Despite an obnoxious late-bloomer wisdom tooth which continues to produce a dull ache by insisting on pushing up through my gums and tearing away at my left inner cheek, I had a blast at this weekend’s Cato University in sunny rainy for three days each year San Diego. Plenty of good food for thought, about which more later, and no shortage of interesting people. These included, of course, The Good Professor, Radley, Gene and Tom, as well as Sharon Harris of the Advocates for Self Government and Slate’s Will Saletan, and, perhaps most interesting from an anthropological perspective, a pair of extraordinarily attractive (“fly,” in the parlance of our times) young women, about whom the male collegiate attendees flocked like vultures to carrion. Since, for a variety of reasons, I wasn’t playing that particular game this weekend, it made for a kind of entertaining sociological experiment. The effect was quite pronounced: they’d walk into the bar after sessions, and within five minutes, half a dozen college students had swarmed to their table.
This fascination (in the strict etymological sense, from the Latin root “fascinare” for “to bind”) was enhanced by an endearing lack of self consciousness on their part. Whether the “I don’t realize I’m hot” demeanor was a bit of what Sartre would call “bad faith” or just a charming naivete, it certainly seems to be a key component of that effect. People who are palpably aware of their own attractiveness, perhaps paradoxically, tend to become less so. Maybe — to tie it in to the rhetorical theme of that Cato U — it’s for the same reason that others can most effectively be persuaded when you’re having a kind of exploratory conversation, rather than a debate. When we’re conscious of being in an argument we activate certain defenses — we put up our guard — just as we may do when we know that a person of the apposite sex is fully aware of their own attractive powers. We become uneasy, because this is someone who knows they have a manipulative weapon they may wield against us, for either gain or entertainment. Or alternatively, maybe it’s that a display of self consciousness doesn’t allow the less assertive among us to go through the familiar seductive dance with what government spooks call “plausible deniability.” You know what I’m talking about here — you inch a bit closer, and your hand just happens (purely by accident, you understand) to fall upon hers/his, and the distance between you as you’re talking slowly diminishes… Game theorists could probably map this with great precision, but it’s a sort of staged commitment process, wherein each party makes moves in tiny increments, until at last, when one or another (or both at once, ideally) finally press in for the kiss, there’s little enough question left that both are on the same page, without either having to have risked (or anyway, appeared to risk) that potentially-embarassing first move. It’s the kind of face-saving strategy that only works as long as both are willing to quasi-pretend that neither knows what’s going on until that last moment, and an excess of auto-hotness-awareness on the part of either player breaks the spell. Or at least, that spell — there are, of course, other games for more aggressive moods.

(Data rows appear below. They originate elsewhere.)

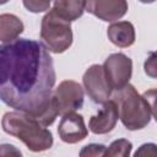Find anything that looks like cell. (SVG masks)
Wrapping results in <instances>:
<instances>
[{
  "instance_id": "5",
  "label": "cell",
  "mask_w": 157,
  "mask_h": 157,
  "mask_svg": "<svg viewBox=\"0 0 157 157\" xmlns=\"http://www.w3.org/2000/svg\"><path fill=\"white\" fill-rule=\"evenodd\" d=\"M112 90H120L129 83L132 75V61L123 53L110 54L102 65Z\"/></svg>"
},
{
  "instance_id": "18",
  "label": "cell",
  "mask_w": 157,
  "mask_h": 157,
  "mask_svg": "<svg viewBox=\"0 0 157 157\" xmlns=\"http://www.w3.org/2000/svg\"><path fill=\"white\" fill-rule=\"evenodd\" d=\"M11 153L21 156V151L16 150L15 146H12V145H1L0 146V155H11Z\"/></svg>"
},
{
  "instance_id": "9",
  "label": "cell",
  "mask_w": 157,
  "mask_h": 157,
  "mask_svg": "<svg viewBox=\"0 0 157 157\" xmlns=\"http://www.w3.org/2000/svg\"><path fill=\"white\" fill-rule=\"evenodd\" d=\"M58 134L66 144H76L82 141L88 135L83 117L75 112L64 114L58 126Z\"/></svg>"
},
{
  "instance_id": "1",
  "label": "cell",
  "mask_w": 157,
  "mask_h": 157,
  "mask_svg": "<svg viewBox=\"0 0 157 157\" xmlns=\"http://www.w3.org/2000/svg\"><path fill=\"white\" fill-rule=\"evenodd\" d=\"M55 80L43 43L16 38L0 44V99L10 108L36 117L49 103Z\"/></svg>"
},
{
  "instance_id": "13",
  "label": "cell",
  "mask_w": 157,
  "mask_h": 157,
  "mask_svg": "<svg viewBox=\"0 0 157 157\" xmlns=\"http://www.w3.org/2000/svg\"><path fill=\"white\" fill-rule=\"evenodd\" d=\"M86 0H54V10L66 18L67 21H75L80 18L85 11Z\"/></svg>"
},
{
  "instance_id": "20",
  "label": "cell",
  "mask_w": 157,
  "mask_h": 157,
  "mask_svg": "<svg viewBox=\"0 0 157 157\" xmlns=\"http://www.w3.org/2000/svg\"><path fill=\"white\" fill-rule=\"evenodd\" d=\"M10 0H0V5H4V4H6V2H9Z\"/></svg>"
},
{
  "instance_id": "15",
  "label": "cell",
  "mask_w": 157,
  "mask_h": 157,
  "mask_svg": "<svg viewBox=\"0 0 157 157\" xmlns=\"http://www.w3.org/2000/svg\"><path fill=\"white\" fill-rule=\"evenodd\" d=\"M23 6L33 13H39L48 11L50 7L52 0H22Z\"/></svg>"
},
{
  "instance_id": "14",
  "label": "cell",
  "mask_w": 157,
  "mask_h": 157,
  "mask_svg": "<svg viewBox=\"0 0 157 157\" xmlns=\"http://www.w3.org/2000/svg\"><path fill=\"white\" fill-rule=\"evenodd\" d=\"M132 144L129 140L125 139H119L113 141L104 151L103 156H109V157H128L131 152Z\"/></svg>"
},
{
  "instance_id": "17",
  "label": "cell",
  "mask_w": 157,
  "mask_h": 157,
  "mask_svg": "<svg viewBox=\"0 0 157 157\" xmlns=\"http://www.w3.org/2000/svg\"><path fill=\"white\" fill-rule=\"evenodd\" d=\"M156 54L155 53H151L150 54V58L145 61V72L151 76V77H156Z\"/></svg>"
},
{
  "instance_id": "11",
  "label": "cell",
  "mask_w": 157,
  "mask_h": 157,
  "mask_svg": "<svg viewBox=\"0 0 157 157\" xmlns=\"http://www.w3.org/2000/svg\"><path fill=\"white\" fill-rule=\"evenodd\" d=\"M107 36L114 45L128 48L135 42V28L129 21H119L108 27Z\"/></svg>"
},
{
  "instance_id": "16",
  "label": "cell",
  "mask_w": 157,
  "mask_h": 157,
  "mask_svg": "<svg viewBox=\"0 0 157 157\" xmlns=\"http://www.w3.org/2000/svg\"><path fill=\"white\" fill-rule=\"evenodd\" d=\"M105 148L107 147L101 144H90L80 151V156H82V157H85V156H93V157L103 156Z\"/></svg>"
},
{
  "instance_id": "6",
  "label": "cell",
  "mask_w": 157,
  "mask_h": 157,
  "mask_svg": "<svg viewBox=\"0 0 157 157\" xmlns=\"http://www.w3.org/2000/svg\"><path fill=\"white\" fill-rule=\"evenodd\" d=\"M52 96L60 115L75 112L83 105V88L78 82L72 80H65L60 82Z\"/></svg>"
},
{
  "instance_id": "4",
  "label": "cell",
  "mask_w": 157,
  "mask_h": 157,
  "mask_svg": "<svg viewBox=\"0 0 157 157\" xmlns=\"http://www.w3.org/2000/svg\"><path fill=\"white\" fill-rule=\"evenodd\" d=\"M40 38L49 52L55 54L64 53L72 44L70 21L60 16L54 9H50L42 18Z\"/></svg>"
},
{
  "instance_id": "19",
  "label": "cell",
  "mask_w": 157,
  "mask_h": 157,
  "mask_svg": "<svg viewBox=\"0 0 157 157\" xmlns=\"http://www.w3.org/2000/svg\"><path fill=\"white\" fill-rule=\"evenodd\" d=\"M140 2H142V4H152V2H155L156 0H139Z\"/></svg>"
},
{
  "instance_id": "12",
  "label": "cell",
  "mask_w": 157,
  "mask_h": 157,
  "mask_svg": "<svg viewBox=\"0 0 157 157\" xmlns=\"http://www.w3.org/2000/svg\"><path fill=\"white\" fill-rule=\"evenodd\" d=\"M23 22L12 13L0 15V42L7 43L20 37L23 32Z\"/></svg>"
},
{
  "instance_id": "2",
  "label": "cell",
  "mask_w": 157,
  "mask_h": 157,
  "mask_svg": "<svg viewBox=\"0 0 157 157\" xmlns=\"http://www.w3.org/2000/svg\"><path fill=\"white\" fill-rule=\"evenodd\" d=\"M1 126L6 134L21 140L33 152H42L53 146V135L47 126L23 112L5 113Z\"/></svg>"
},
{
  "instance_id": "3",
  "label": "cell",
  "mask_w": 157,
  "mask_h": 157,
  "mask_svg": "<svg viewBox=\"0 0 157 157\" xmlns=\"http://www.w3.org/2000/svg\"><path fill=\"white\" fill-rule=\"evenodd\" d=\"M113 101L117 104L118 115L128 130L144 129L155 115L153 107L130 83L118 90L113 96Z\"/></svg>"
},
{
  "instance_id": "10",
  "label": "cell",
  "mask_w": 157,
  "mask_h": 157,
  "mask_svg": "<svg viewBox=\"0 0 157 157\" xmlns=\"http://www.w3.org/2000/svg\"><path fill=\"white\" fill-rule=\"evenodd\" d=\"M102 104L103 107L98 110L96 115L91 117L88 123L90 130L96 135H103V134L110 132L115 128L117 121L119 119L118 108L113 99L105 101Z\"/></svg>"
},
{
  "instance_id": "7",
  "label": "cell",
  "mask_w": 157,
  "mask_h": 157,
  "mask_svg": "<svg viewBox=\"0 0 157 157\" xmlns=\"http://www.w3.org/2000/svg\"><path fill=\"white\" fill-rule=\"evenodd\" d=\"M83 87L94 103H104L112 94V87L109 86L102 65L93 64L83 74Z\"/></svg>"
},
{
  "instance_id": "8",
  "label": "cell",
  "mask_w": 157,
  "mask_h": 157,
  "mask_svg": "<svg viewBox=\"0 0 157 157\" xmlns=\"http://www.w3.org/2000/svg\"><path fill=\"white\" fill-rule=\"evenodd\" d=\"M85 10L102 21L114 22L128 12L126 0H86Z\"/></svg>"
}]
</instances>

Ah, but you didn’t come for sociology. Like a dutiful public servant, I return to politics. Gene gave us a sharp tour of logical fallacies and argumentative strategies, while Don Boudreaux explained how not to be conned by statistics, and Saletan outlined how one could win a debate before it starts by rigging the question. Despite long standing familiarity with that old line about “lies, damned lies, and statistics,” I hadn’t realized quite how many ways you could construct a misleading argument with numbers. It’s rather depressing, in a sense: I mean, I’m fairly numerate, and might easily have fallen for many of the cons discussed, and if we assume the average voter is no more savvy than I with the graphs and the charts and the hey-hey-hey, well, that’s a situation that doesn’t inspire enormous faith in democracy. Not that I had a whole hell of a lot at the outset. Saletan’s talk provoked that sort of “aha” experience you sometimes get when something you’ve vaguely sensed for a while is clearly articulated, since I realized that he was outlining more precisely a set of strategies I’d tacitly relied upon in my misspent youth as a debater. Clinton’s impeachment… was it about sex, or about perjury? Setting the parameters meant deciding the debate in advance: Clinton & co. managed to convince the public that it was about sex, and he triumphed. The “estate tax” is just something that affects the super-rich, but the “death tax”… well, my God, how can you tax such a tragic event, whether the taxee is wealthy or not? A good romp for the Machiavellian in me, that was.
In other news, go pick up Cake’s Comfort Eagle ASAP.